Evaluating the health impact of urban WASH programmes

Improving health is a key justification for WASH interventions…but evaluating health impacts is often viewed as too complex and costly.

This Discussion Paper, a WSUP/SHARE collaboration, argues for more widespread evaluation of the health impacts of WASH interventions: not with the aim of demonstrating that WASH can improve health (we know it can), but rather with the aim of assessing the impact of particular interventions.

We suggest that more frequent evaluation could contribute to improved effectiveness, by encouraging investors and implementers to focus on impacts rather than outputs (such as number of toilets constructed). More widespread health impact evaluation would also enable more objective comparative assessment of the value-for-money of different types of urban WASH intervention.
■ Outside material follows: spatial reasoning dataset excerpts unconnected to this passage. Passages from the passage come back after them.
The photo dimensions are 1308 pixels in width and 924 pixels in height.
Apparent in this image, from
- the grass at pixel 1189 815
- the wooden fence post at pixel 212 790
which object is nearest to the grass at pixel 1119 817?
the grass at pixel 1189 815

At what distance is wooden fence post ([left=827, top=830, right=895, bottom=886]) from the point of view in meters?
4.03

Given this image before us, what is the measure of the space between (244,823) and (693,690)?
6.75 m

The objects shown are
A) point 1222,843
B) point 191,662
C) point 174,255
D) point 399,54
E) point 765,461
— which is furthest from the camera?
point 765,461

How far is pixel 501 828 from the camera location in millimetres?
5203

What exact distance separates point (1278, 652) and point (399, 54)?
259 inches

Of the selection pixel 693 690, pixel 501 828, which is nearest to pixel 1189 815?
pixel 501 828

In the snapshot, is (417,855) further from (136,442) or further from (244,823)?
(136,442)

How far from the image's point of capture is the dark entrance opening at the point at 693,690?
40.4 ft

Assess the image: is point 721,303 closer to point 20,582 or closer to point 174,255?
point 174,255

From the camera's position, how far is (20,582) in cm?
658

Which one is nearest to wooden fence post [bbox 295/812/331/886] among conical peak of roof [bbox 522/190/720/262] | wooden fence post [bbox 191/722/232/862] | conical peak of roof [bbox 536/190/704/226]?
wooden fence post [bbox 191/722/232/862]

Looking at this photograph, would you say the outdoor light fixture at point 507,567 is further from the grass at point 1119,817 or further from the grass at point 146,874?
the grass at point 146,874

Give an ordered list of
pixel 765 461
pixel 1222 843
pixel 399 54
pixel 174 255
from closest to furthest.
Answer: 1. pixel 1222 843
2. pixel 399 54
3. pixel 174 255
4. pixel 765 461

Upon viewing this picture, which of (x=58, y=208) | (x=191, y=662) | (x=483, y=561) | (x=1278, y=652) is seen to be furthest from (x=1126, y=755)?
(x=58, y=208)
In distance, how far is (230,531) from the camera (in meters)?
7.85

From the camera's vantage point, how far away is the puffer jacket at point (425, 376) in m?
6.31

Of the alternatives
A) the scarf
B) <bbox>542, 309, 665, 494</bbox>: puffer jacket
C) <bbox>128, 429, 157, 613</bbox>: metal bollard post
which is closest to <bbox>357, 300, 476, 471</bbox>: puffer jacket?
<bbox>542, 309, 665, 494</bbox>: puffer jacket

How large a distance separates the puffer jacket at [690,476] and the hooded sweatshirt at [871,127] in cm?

Further, we argue that health impact evaluation need not be as costly as is widely thought. We discuss available methods, and suggest that the most appropriate approach in urban WASH evaluation contexts will often be the before-after concurrent control (BAC) design.

This Discussion Paper is co-published by Water & Sanitation for the Urban Poor (WSUP) and the Sanitation and Hygiene Applied Research for Equity (SHARE) Research Consortium. It is presented at this stage as a basis for sector debate, and should not be considered a definitive statement of the views of these organisations.